Exercise prompt: Wherever the string "burst" turns up in the data, copy the whole line.

Entries taken from a collection:

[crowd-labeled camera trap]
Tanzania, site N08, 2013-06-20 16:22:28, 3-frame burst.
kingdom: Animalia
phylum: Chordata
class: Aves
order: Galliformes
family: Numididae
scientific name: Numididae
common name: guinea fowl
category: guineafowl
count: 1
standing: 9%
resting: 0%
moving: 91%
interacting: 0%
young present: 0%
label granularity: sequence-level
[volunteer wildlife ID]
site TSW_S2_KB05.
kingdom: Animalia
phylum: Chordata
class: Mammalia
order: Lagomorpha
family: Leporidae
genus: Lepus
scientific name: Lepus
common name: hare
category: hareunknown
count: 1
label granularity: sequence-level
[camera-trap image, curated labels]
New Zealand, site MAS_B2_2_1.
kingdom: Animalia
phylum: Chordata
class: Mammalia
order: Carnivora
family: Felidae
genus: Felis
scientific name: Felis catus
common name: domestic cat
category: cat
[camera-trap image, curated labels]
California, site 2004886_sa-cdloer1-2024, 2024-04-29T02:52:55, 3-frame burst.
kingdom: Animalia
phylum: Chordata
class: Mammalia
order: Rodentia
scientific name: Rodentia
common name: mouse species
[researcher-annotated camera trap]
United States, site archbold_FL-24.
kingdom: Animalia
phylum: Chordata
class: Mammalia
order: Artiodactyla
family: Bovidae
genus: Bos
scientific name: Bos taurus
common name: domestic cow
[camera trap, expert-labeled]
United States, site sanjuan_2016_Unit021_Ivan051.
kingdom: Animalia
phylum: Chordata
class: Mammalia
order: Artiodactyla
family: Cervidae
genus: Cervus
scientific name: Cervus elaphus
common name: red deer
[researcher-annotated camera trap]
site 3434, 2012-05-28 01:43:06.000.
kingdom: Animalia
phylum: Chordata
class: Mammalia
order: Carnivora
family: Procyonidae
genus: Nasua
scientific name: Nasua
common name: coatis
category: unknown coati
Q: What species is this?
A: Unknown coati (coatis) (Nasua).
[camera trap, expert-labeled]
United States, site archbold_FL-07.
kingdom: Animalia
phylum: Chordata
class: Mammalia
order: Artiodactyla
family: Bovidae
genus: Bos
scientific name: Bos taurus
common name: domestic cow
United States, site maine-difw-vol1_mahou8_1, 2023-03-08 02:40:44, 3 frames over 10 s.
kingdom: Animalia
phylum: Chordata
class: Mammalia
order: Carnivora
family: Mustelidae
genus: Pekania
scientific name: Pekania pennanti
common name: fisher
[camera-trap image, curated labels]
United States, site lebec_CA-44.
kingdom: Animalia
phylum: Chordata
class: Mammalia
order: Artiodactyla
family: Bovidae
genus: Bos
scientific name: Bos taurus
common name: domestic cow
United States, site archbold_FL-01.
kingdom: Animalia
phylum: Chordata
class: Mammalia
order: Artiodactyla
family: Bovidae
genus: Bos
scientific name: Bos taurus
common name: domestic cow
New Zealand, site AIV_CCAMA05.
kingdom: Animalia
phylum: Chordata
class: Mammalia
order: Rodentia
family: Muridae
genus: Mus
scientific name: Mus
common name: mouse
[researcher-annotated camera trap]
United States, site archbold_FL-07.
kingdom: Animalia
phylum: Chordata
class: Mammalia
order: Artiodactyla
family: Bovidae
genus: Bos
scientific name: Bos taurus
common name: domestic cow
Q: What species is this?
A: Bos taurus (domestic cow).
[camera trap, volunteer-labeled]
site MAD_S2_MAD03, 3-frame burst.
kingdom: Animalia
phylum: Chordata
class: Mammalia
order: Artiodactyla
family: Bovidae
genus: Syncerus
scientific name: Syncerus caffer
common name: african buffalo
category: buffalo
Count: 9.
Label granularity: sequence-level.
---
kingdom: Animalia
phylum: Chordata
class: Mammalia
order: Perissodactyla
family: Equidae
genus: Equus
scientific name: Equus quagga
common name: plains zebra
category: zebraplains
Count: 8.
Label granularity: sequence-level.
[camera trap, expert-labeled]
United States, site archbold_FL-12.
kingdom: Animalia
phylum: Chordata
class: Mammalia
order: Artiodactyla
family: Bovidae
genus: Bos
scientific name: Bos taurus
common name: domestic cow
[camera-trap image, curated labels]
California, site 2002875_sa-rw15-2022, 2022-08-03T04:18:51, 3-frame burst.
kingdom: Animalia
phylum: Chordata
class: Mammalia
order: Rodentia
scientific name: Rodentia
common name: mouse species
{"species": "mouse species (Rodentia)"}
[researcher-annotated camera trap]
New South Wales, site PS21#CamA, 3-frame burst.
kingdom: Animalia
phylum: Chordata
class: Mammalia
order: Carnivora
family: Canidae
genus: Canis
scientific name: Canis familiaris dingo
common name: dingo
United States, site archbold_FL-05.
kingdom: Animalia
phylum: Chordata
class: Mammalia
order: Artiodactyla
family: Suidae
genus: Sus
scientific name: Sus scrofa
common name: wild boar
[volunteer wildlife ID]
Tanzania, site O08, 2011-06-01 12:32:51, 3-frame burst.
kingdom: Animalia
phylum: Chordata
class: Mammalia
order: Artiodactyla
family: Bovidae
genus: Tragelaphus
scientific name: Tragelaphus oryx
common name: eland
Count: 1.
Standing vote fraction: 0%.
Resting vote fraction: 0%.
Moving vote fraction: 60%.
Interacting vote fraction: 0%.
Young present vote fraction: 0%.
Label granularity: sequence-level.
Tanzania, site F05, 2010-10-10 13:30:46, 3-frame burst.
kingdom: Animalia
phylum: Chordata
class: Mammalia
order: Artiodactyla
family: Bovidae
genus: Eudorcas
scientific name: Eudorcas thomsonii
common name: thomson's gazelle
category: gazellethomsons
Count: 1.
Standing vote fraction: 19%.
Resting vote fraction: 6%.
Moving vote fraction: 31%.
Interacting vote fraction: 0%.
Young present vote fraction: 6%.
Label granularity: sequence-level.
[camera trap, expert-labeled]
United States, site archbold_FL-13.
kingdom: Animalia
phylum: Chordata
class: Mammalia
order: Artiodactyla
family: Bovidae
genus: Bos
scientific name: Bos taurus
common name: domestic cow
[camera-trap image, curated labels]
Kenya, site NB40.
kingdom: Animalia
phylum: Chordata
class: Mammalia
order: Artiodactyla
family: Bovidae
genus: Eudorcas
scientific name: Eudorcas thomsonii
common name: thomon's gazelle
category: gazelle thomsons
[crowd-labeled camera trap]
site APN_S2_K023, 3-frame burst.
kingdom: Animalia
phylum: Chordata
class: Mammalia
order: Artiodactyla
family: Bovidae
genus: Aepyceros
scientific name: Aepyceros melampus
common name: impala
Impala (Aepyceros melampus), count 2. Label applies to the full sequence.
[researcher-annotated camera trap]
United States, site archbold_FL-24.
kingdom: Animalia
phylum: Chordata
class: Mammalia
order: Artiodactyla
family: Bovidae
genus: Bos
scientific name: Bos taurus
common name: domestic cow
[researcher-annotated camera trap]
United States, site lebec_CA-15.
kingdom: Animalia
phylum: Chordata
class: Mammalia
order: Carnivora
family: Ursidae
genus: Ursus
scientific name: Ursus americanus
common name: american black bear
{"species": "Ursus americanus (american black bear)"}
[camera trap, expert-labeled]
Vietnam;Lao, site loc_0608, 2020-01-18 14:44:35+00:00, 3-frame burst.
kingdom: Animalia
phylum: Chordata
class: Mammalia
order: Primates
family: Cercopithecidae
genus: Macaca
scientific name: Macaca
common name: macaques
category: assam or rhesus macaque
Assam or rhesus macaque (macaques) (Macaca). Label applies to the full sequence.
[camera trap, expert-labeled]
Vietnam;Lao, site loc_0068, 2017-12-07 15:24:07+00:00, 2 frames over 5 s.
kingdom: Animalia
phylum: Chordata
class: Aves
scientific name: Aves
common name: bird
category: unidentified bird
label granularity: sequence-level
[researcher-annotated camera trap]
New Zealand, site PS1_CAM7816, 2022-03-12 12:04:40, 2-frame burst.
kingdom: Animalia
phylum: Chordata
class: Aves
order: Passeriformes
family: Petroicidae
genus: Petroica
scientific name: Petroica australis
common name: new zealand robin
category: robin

Result below:
Tanzania, site N08, 2013-06-20 16:22:28, 3-frame burst.
California, site 2004886_sa-cdloer1-2024, 2024-04-29T02:52:55, 3-frame burst.
site MAD_S2_MAD03, 3-frame burst.
California, site 2002875_sa-rw15-2022, 2022-08-03T04:18:51, 3-frame burst.
New South Wales, site PS21#CamA, 3-frame burst.
Tanzania, site O08, 2011-06-01 12:32:51, 3-frame burst.
Tanzania, site F05, 2010-10-10 13:30:46, 3-frame burst.
site APN_S2_K023, 3-frame burst.
Vietnam;Lao, site loc_0608, 2020-01-18 14:44:35+00:00, 3-frame burst.
New Zealand, site PS1_CAM7816, 2022-03-12 12:04:40, 2-frame burst.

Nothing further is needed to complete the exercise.